This is the soap. It seems like it turned rancid probably about two weeks into curing is my guess. At least that is what was happening last spring and summer. I attached a picture below. I do not add any scents or additives.


----------



## Jen74 (Jun 8, 2021)

earlene said:


> Re: could they have gone rancid because you moved them for a couple of hours, really depends more on the specific conditions than the amount of time.
> 
> When you do cure them do you use Metal racks or exposure to other possible contaminants?  Even bare hands can transfer contaminants to soap during handling.
> 
> ...




I agree, just not sure where to cure it our bedroom has the shower we use so that probably wouldn't be ideal because of moisture. The basement probably has more moisture than the rest of the house too. I have a closet in our bedroom, but again, the shower is in the bedroom. We have a closet in our basement under the stairs, but again probably not ideal being in the basement. Not sure where to cure them.


----------



## The_Phoenix (Jun 8, 2021)

Jen74 said:


> I agree, just not sure where to cure it our bedroom has the shower we use so that probably wouldn't be ideal because of moisture. The basement probably has more moisture than the rest of the house too. I have a closet in our bedroom, but again, the shower is in the bedroom. We have a closet in our basement under the stairs, but again probably not ideal being in the basement. Not sure where to cure them.


Your bedroom closet is much more suitable as a curing location. Even if you shower once a day (or twice for the two of you--though if you shower less than that, no judgement here), that's fine. Do you usually leave your closet door closed? Looking at the photo of your soap, I can see that it's located near bright light. No need to have a fan directly on them. They will cure just fine without constant air movement.


----------



## Jen74 (Jun 8, 2021)

The_Phoenix said:


> Your bedroom closet is much more suitable as a curing location. Even if you shower once a day (or twice for the two of you--though if you shower less than that, no judgement here), that's fine. Do you usually leave your closet door closed? Looking at the photo of your soap, I can see that it's located near bright light. No need to have a fan directly on them. They will cure just fine without constant air movement.
> [/QUO
> 
> Thanks. I guess I can give it a try in the bedroom closet. Maybe I Will place the small dehumidifier in there with the soaps. Should I keep the closet door shut? Also should I keep them up high or lower or does it matter?


----------



## The_Phoenix (Jun 8, 2021)

One other thought. I'm reading between the lines here so forgive me if I misread you. I saw you mention that you "superfat" with palm oil. Did I read you correct in that you use the cold process method? If that is the case, you cannot choose which fat you use as a superfat. Cold process soap does that all on its own.

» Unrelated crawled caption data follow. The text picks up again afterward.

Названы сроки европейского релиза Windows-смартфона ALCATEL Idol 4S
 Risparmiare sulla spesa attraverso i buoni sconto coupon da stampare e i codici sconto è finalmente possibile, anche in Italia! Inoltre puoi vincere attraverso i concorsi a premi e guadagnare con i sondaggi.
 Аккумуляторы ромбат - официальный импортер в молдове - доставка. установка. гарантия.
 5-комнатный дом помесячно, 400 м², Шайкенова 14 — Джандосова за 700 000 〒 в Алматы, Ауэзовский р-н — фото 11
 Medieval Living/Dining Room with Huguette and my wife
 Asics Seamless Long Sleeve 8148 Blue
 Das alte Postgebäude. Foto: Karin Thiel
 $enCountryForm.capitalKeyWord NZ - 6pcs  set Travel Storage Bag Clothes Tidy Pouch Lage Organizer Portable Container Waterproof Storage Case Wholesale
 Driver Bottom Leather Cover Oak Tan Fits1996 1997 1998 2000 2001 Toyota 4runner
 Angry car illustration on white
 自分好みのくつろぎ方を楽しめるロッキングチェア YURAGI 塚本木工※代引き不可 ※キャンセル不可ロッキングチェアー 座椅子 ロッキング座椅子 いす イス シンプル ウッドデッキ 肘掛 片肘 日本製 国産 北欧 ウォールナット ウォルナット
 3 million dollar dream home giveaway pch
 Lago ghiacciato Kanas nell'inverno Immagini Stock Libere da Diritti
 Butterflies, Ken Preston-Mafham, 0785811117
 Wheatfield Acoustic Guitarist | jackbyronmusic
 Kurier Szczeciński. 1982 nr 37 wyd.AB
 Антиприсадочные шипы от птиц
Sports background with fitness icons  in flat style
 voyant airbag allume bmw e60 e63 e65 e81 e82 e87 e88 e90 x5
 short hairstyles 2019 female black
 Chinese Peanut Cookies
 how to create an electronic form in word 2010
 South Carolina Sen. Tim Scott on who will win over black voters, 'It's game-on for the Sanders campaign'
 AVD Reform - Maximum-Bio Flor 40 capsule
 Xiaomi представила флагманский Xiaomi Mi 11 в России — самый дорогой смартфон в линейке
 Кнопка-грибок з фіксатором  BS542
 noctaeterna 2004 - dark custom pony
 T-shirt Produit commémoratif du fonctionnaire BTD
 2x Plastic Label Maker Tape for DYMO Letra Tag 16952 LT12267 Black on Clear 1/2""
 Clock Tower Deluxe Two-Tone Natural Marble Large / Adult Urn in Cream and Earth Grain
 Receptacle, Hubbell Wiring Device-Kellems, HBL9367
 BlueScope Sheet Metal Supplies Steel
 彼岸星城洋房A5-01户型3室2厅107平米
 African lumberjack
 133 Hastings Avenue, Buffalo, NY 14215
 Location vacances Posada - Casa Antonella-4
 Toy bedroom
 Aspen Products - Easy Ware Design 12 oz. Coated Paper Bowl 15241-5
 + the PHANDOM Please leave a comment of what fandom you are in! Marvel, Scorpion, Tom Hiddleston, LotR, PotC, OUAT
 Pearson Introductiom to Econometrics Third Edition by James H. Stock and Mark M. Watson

Also, do you use a soap calculator to determine your recipes? I noticed that your soap has a very chunky soft texture. That tells me that you definitely have a higher superfat %. High superfat could easily cause a soap to become rancid more quickly.


----------



## The_Phoenix (Jun 8, 2021)

Jen74 said:


> Thanks. I guess I can give it a try in the bedroom closet. Maybe I Will place the small dehumidifier in there with the soaps. Should I keep the closet door shut? Also should I keep them up high or lower or does it matter?


For a small batch of soap. the humidifier isn't completely necessary but it wouldn't hurt. I would keep the soap higher up to be sure it doesn't get dirty somehow. I did want to mention that I have several hundreds of bars curing under my stairs and there isn't a need for a dehumidifier. When it's really hot I do turn a fan on, but I live in a lower humidity climate so humidity isn't a huge issue anyway. Perhaps somehow who lives with more humidity could chime in here.

Could you share your exact recipe with us? I keeping looking at the soap photo. It's possible that the high superfat % is another red flag.


----------



## ResolvableOwl (Jun 8, 2021)

Jen74 said:


> This is the recipe I use from SoapCalc: 9.18 ounces of water, 6.40 ounces of Palm Kernel Oil, 25.60 ounces of Palm oil, 4.52 ounces of lye and 1.6 ounces of Glycerin.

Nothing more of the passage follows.